Her creation was the alchemical translation of a rose into human form, the infernal transubstantiation of almost undefinable beauty into something alive, breathing, with thought. Her beauty touched the Lesser Furies with mute jealousy and rage. She, who had been one of their charges, soot-blackened and shit-smeared, corrupted to near liquid debasement under their merciless authority, now sat coddled on the lap of their Lord, tasting the sulfur-sweet perfume of his breath and skin. They would have set upon her and rent her, returned her to her despoiled state, were it not for their fear of him.

The Succubus loved her Lord and Patron, and sought to achieve great things in his honor. Thus, she came to the Living World to attain a Name, a rare distinction to be granted upon her taking the soul of her twentieth lover, one for each of the angelic spheres separating the deepest pit of the Abyss from the Throne Room of God. As a mystic would ascend such spheres through meditation and prayer, she would ascend through blasphemy and death, baptized and fulfilled by the salt-tears of human lamentation and grief.

For her, Boston was a garden of puritanical hypocrisy, a perfect, nurturing environment for the stifled desires that would feed her and make her whole.

Lawrence, too, was in search of a name, an identity free from that which had been imposed upon him. Out of need, he severed his ties to Providence, his birthplace, and to Jacob, his ex-lover.

He despised Providence for its insular mentality, for its gay-bashing, blue-collar sense of Catholic propriety. The city had been a prison for him since childhood. As for Jacob, Lawrence did not hate him so much as the web their relationship had become. They had been lovers since adolescence, and Lawrence had grown beyond the teen-aged mindset that had brought them together. Jacob had made clear his need for Lawrence not to grow, and the resulting arguments were hurtful and bitter. Words were said in anger which were not meant, and later, apologies were given without sincerity.

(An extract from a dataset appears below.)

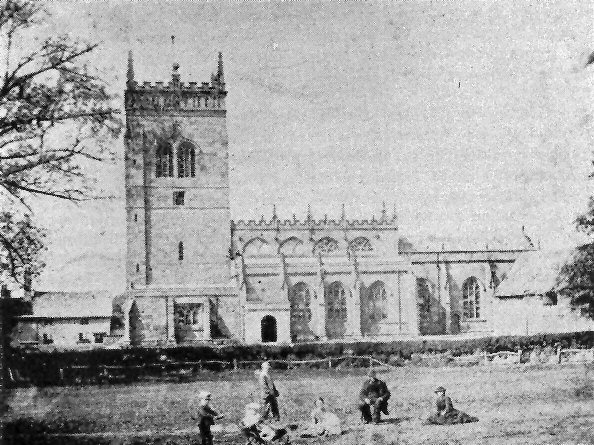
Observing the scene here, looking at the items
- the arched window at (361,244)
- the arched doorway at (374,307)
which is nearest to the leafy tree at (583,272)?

Their relationship died with autumn's leaves, and Lawrence left the apartment they had shared and moved back to the home he'd sworn he'd never return to. As the soil hardened with frost, and the grass withered to a dead brown, Lawrence found the strength, and the desperation, he needed to re-define his life. The realization had dawned on him, as he felt himself again forced into the role of the ridiculous child his family needed him to play, that the prison Providence was to him in part a thing of his own creation.

He could walk away.

For Lawrence, Boston was a center of cosmopolitan sensibilities, a world-class city where he would not have to stay closeted, no longer have to fear being assaulted for who he was or what he wished to be. Boston offered him the freedom and self-realization he had earned.

And so it happened that Lawrence moved into the brownstone by the Charles River one snowy night some weeks before Christmas, and the Succubus settled in on the roof above the next evening, during the quiet hours just before dawn.